The means for $m=1,2,3$ are shown in blue, red, and yellow, respectively, as functions of $\lambda$: asymptotically, the mean drops by $(m-1)/2$ compared to the original Poisson mean.

Similar formulas for the variances can be obtained. (They get messy as $m$ rises and so are omitted. One thing they definitively establish is that when $m \gt 1$ no multiple of $Y$ is Poisson: it does not have the characteristic equality of mean and variance) Here is a plot of the variances as a function of $\lambda$ for $m=1,2,3$:

It is interesting that for larger values of $\lambda$ the variances increase. Intuitively, this is due to two competing phenomena: the floor function is effectively binning groups of values that originally were distinct; this must cause the variance to decrease. At the same time, as we have seen, the means are changing, too (because each bin is represented by its smallest value); this must cause a term equal to the square of the difference of means to be added back. The increase in variance for large $\lambda$ becomes larger with larger values of $m$.
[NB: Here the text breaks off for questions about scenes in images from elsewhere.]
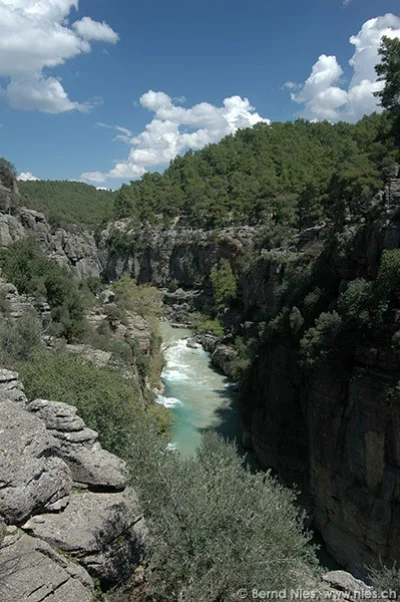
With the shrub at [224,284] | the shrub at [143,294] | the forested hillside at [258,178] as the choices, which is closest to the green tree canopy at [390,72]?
the forested hillside at [258,178]

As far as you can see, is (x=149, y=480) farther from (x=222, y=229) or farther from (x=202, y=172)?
(x=202, y=172)

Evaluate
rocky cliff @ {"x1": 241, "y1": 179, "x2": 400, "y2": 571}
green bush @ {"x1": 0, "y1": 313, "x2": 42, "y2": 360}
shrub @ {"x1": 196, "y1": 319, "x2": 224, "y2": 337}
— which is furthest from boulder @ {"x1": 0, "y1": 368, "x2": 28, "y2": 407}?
shrub @ {"x1": 196, "y1": 319, "x2": 224, "y2": 337}

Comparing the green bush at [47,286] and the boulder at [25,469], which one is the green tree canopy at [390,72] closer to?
the green bush at [47,286]

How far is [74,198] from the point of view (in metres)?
120

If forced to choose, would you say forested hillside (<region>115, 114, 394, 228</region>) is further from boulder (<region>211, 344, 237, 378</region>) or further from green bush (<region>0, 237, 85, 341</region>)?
green bush (<region>0, 237, 85, 341</region>)

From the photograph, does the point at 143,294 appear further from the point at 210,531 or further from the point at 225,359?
the point at 210,531

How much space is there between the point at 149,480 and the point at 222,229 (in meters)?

The behavior of the variance of $mY$ with $m$ is surprisingly complex. Let's end with a quick simulation (in R) showing what it can do. The plots show the difference between the variance of $m\lfloor X/m \rfloor$ and the variance of $X$ for Poisson distributed $X$ with various values of $\lambda$ ranging from $1$ through $5000$. In all cases the plots appear to have reached their asymptotic values at the right.

set.seed(17)
par(mfrow=c(3,4))
temp <- sapply(c(1,2,5,10,20,50,100,200,500,1000,2000,5000), function(lambda) {
  x <- rpois(20000, lambda)
  v <- sapply(1:floor(lambda + 4*sqrt(lambda)), 
              function(m) var(floor(x/m)*m) - var(x))
  plot(v, type="l", xlab="", ylab="Increased variance", 
       main=toString(lambda), cex.main=.85, col="Blue", lwd=2)
})

As Michael Chernick says, if the individual random variables are independent then the the sum is Poisson with parameter (mean and variance) $\sum_{i=1}^{n} \lambda_i$ which you might call $\lambda$.
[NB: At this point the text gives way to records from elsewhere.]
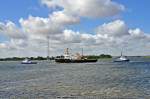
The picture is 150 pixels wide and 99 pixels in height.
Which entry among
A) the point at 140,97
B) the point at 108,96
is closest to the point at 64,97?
the point at 108,96

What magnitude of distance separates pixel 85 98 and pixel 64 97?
2527mm

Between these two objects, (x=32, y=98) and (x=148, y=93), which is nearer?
(x=32, y=98)

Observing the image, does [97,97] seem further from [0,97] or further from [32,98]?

Dividing by $n$ reduces the mean to $\lambda / n$ and variance $\lambda / n^2$ so the variance will be less than the equivalent Poisson distribution. As Michael says, not all values will be integers.

Using the floor function reduces the mean slightly, by about $\frac12 -\frac{1}{2n}$, and affects the variance slightly too though in a more complicated manner. Although you have integer values, the variance will still be substantially less than the mean and so you will have a narrower distribution than the Poisson.
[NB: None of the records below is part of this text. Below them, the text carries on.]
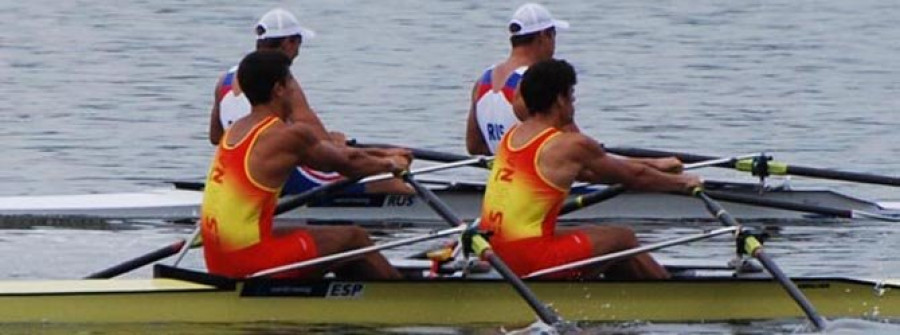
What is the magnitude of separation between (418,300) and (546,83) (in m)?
1.15

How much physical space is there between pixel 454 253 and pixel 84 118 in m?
11.4

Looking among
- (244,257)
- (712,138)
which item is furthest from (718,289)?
(712,138)

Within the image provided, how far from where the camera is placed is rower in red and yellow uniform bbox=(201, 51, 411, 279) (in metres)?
11.4

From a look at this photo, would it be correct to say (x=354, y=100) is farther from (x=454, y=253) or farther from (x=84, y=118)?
(x=454, y=253)

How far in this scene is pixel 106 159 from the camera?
66.2 ft

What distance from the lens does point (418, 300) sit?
1168cm

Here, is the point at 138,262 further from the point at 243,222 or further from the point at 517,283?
the point at 517,283

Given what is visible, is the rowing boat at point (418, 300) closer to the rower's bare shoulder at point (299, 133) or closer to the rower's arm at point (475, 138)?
the rower's bare shoulder at point (299, 133)

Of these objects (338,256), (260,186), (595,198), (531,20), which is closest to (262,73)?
(260,186)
The probability mass function of the average of $n$ independent Poisson random variables can be written down explicitly, though the answer might not help you very much. As Michael Chernick noted in comments on his own answer, the sum $\sum_i X_i$ of independent Poisson random variables $X_i$ with respective parameters $\lambda_i$ is a Poisson random variable with parameter $\lambda = \sum_i \lambda_i$. Hence,

$$P\left\{ \sum_{i=1}^n X_i= k\right\} = \exp(-\lambda)\frac{\lambda^k}{k!}, ~~ k = 0, 1, 2, \ldots,$$ Thus, $\hat{Y} = n^{-1} \sum_{i=1}^n X_i$ is a random variable taking on value $k/n$ with probability $\exp(-\lambda)\frac{\lambda^k}{k!}$. Note that $\hat{Y}$ is not an integer-valued random variable (though it does take on uniformly-spaced rational values). It follows easily that $Y = \lfloor \hat{Y} \rfloor$ is an integer-valued random variable taking on value $m$ with probability $$P\{Y = m\} = P\left\{\left\lfloor \frac{1}{n}\sum_{i=1}^n X_i \right\rfloor = m\right\} = \exp(-\lambda)\sum_{i=0}^{n-1}\frac{\lambda^{mn+i}}{(mn+i)!}, ~~ m = 0, 1, 2, \ldots,$$ This is not the probability mass function of a Poisson random variable. Formulas for the mean and variance can be written down using this probability mass function, but they don't obviously lead to nice simple answers in terms of $\lambda$ and $n$. Approximate values can be obtained as pointed out by Henry.

Y will not be Poisson. Note that Poisson random variables take on non negative integer values. Once you divide by a constant you create a random variable that can have non-integer values. It will still have the shape of the Poisson. It is just that the discrete probabilities may occur at non-integer points.